I kneel beside her without thinking, resting my hand on her back. She leans into me just enough to tell me she’s thankful I’m here. She flips through them, and I can feel the tension radiating off her under the palm of my hand. She looks up at the hole in the ceiling and back down, shaking her head. “I didn’t even know there was an attic.” She laughs softly. “I would have never found these if we didn’t gut this room.”
“Looks like they wanted it found.”
She flips through everything—memories of her grandparents, captured in photos and letters. The pictures aren’t the staged ones you would frame on mantels. They are all candid. One of her grandmother laughing with her head thrown back and barefoot in the yard. Another of her grandfather holding up a fish at Bluestone Lake. There are pictures of road trips and the two of them laughing on the way to dinner. They look young and in love.
Scottie wipes at her eyes, laughing quietly. “I love seeing them like this. I wish I’d gotten the chance to truly know them.”
Something in my chest shifts at the pain I feel for her, never really knowing them the way she wanted to.
“Sometimes people leave the best parts of themselves tucked away.”
The pain I feel for her morphs into a pain at the memories of my past I keep hidden from the world. The ones I’m keeping hidden fromher.

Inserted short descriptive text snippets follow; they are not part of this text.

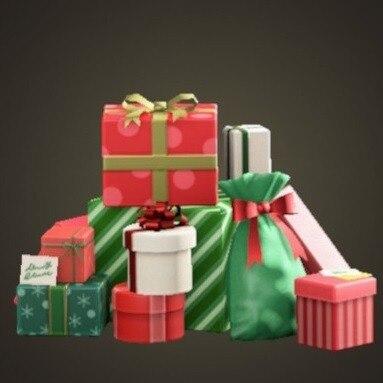 プレゼントのやま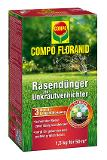 Compo UV Rasen Floranid 1,5 kg Thumbnail
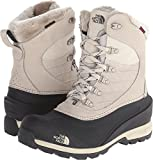 The North Face Chilkat 400 Boot Women's Simply Taupe Brown/TNF Black 7.5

She looks up at me, eyes shining. “You know, you’re really good at this.”
“At letting ceilings fall?”
She shakes her head. “At being here.”
I swallow, not expecting that from this moment. “So are you, Scottie.”
She hugs me suddenly, arms tight around me, while we’re both crouched down in the middle of the room. I hold her like it’s instinct. Like it’s always been this way.
It stays that way for minutes that feel like hours.
I realize then, that I don’t want a version of my life where she isn’t in it.
And wanting her in that sense means opening the door to the one thing I’ve spent my life keeping locked.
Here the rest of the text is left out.